== Sayfa
Farah Yurdözü, “Göbeklitepe Yıldız Gözlemevi Olabilir”

Türkiye’nin ilk kadın Ufoloji Uzmanı Farah Yurdözü İle Göbeklitepe’yi konuştuk. La Recolte Du Monde Dergisi’ne özel bir röportaj veren Yurdözü, “Göbeklitepe gizemini koruyor.” Biz sadece bilgi birikimimiz ve araştırmalarımız çerçevesinde fikir yürütebilir ve dayanaklı tahinlerde bulunabiliriz.

Bu tahminlerden bir kısmı Astronomi üzerine:  Yani uzmanlar diyorlar ki; “Göbeklitepe, Astronomi Gözlem Evi idi.” Daha ayrıntılı bir cevap vermek gerekirse, Göbeklitepe’den Sirius Takım Yıldızı izleniyordu. Çünkü burayı inşa edenler Sirius’a tapınıyorlardı. Dolayısıyla da hayatlarını bu gezegenin hareketleri üzerine kurmuşlardı.” dedi.

Ufolar, paranormal aktiviteler, yazılı olmayan tarih vb. konulara ilginiz ne zaman başladı?

Spritüal konular, ruhçuluk ile ilgili aile büyüklerimiz vardı. Bu alanda konuşmaların, çalışmaların olduğu bir ortamda büyüyünce ben de etkilendim, merak duydum ve çok sevdim. Zaten her şey sevmekle başlıyor.

Aynı şey İspanyol Dili ve Edebiyatı için de geçerli. O nedenle hayatımda bir tarafta öğretmenlik ve diğer tarafta ise öğrencilik hep oldu. Spiritüalizm ve ruhçuluk konusunda hala öğrenciyim. Ve bu konularda öğrencilik hiçbir zaman bitmez.

Ufoloji Uzmanı Farah YURDÖZÜ

Bu konular ve uğraşılar korkutmuyor mu sizi?

Hayır, asla. Çünkü spiritüalizm, ruhçuluk, paranormal vb. konular insan hayatına çözüm getirmek için var. Dünyada korkulacak çok daha başka şeyler var. Bugün herhangi bir gazeteyi ya da haber kanalını açtığınızda, dünyada insan eliyle gelişen olaylar o kadar korkutucu ki; asıl tehlikeyi bunlar oluşturuyor.

Yoksa UFO’lardan ya da ruhsal varlıklardan gelecek bir tehlike yok. “Bir tehlike yok ve hatta bir öğrenme süreci var!”

Göbeklitepe sizce neden inşa edildi? Görevi ne idi?  Ve neden kapatıldı?
====
== Verilen materyal
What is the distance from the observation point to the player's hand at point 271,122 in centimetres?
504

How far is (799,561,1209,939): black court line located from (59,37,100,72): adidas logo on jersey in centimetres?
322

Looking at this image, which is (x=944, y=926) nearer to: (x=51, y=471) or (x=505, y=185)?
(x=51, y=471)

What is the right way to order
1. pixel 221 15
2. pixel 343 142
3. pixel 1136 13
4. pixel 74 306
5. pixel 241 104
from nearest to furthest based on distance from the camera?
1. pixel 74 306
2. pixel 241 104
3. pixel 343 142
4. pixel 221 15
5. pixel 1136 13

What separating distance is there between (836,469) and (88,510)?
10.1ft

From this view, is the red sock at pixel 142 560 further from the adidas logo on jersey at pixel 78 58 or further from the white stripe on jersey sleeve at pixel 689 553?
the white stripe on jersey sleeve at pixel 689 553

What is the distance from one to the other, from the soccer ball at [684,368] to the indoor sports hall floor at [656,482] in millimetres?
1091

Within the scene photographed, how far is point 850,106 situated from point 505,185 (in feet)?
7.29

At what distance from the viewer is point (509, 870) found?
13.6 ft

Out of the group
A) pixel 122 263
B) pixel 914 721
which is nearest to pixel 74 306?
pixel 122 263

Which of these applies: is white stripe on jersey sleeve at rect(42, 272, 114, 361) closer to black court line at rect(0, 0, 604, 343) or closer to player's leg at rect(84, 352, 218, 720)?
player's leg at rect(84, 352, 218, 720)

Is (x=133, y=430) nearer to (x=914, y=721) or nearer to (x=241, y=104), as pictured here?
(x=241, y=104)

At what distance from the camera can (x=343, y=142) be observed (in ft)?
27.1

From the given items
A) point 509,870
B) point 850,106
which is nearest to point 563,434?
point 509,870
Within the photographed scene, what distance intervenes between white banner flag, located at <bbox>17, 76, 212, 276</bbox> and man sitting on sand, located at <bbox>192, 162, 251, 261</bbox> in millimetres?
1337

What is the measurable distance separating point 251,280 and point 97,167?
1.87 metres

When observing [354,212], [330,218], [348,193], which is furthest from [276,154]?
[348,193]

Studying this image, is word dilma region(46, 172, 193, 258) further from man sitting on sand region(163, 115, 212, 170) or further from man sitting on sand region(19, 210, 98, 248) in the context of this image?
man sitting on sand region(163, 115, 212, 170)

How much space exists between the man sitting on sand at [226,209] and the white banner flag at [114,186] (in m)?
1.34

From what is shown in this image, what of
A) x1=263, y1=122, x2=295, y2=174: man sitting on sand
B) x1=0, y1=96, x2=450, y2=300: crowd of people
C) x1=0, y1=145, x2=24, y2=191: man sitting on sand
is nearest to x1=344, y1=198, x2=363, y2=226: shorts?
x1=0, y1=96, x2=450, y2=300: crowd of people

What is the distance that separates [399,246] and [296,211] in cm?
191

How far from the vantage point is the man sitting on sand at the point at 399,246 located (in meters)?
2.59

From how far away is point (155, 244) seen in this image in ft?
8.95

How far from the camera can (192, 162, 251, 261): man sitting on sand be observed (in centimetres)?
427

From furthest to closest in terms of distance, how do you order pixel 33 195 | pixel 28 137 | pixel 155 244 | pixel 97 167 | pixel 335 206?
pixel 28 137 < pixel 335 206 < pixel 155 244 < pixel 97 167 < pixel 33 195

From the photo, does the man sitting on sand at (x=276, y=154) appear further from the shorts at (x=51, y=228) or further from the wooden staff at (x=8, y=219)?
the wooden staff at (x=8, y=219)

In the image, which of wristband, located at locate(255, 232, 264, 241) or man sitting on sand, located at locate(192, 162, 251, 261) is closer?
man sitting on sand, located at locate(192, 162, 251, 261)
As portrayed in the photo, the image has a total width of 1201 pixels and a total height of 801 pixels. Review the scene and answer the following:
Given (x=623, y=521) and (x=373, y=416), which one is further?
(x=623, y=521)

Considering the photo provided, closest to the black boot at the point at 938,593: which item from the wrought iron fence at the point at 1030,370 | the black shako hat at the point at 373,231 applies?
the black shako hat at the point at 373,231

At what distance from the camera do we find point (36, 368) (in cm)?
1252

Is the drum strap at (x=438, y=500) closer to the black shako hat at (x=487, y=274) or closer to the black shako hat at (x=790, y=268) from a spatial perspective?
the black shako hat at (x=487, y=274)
====
Kısa alıştırma:
Göbeklitepe röportajında soru işaretiyle biten cümlelerin hepsini metindeki sırayla yazın.

Yazılı cevap:
- Ufolar, paranormal aktiviteler, yazılı olmayan tarih vb. konulara ilginiz ne zaman başladı?
- Bu konular ve uğraşılar korkutmuyor mu sizi?
- Göbeklitepe sizce neden inşa edildi?
- Görevi ne idi?
- Ve neden kapatıldı?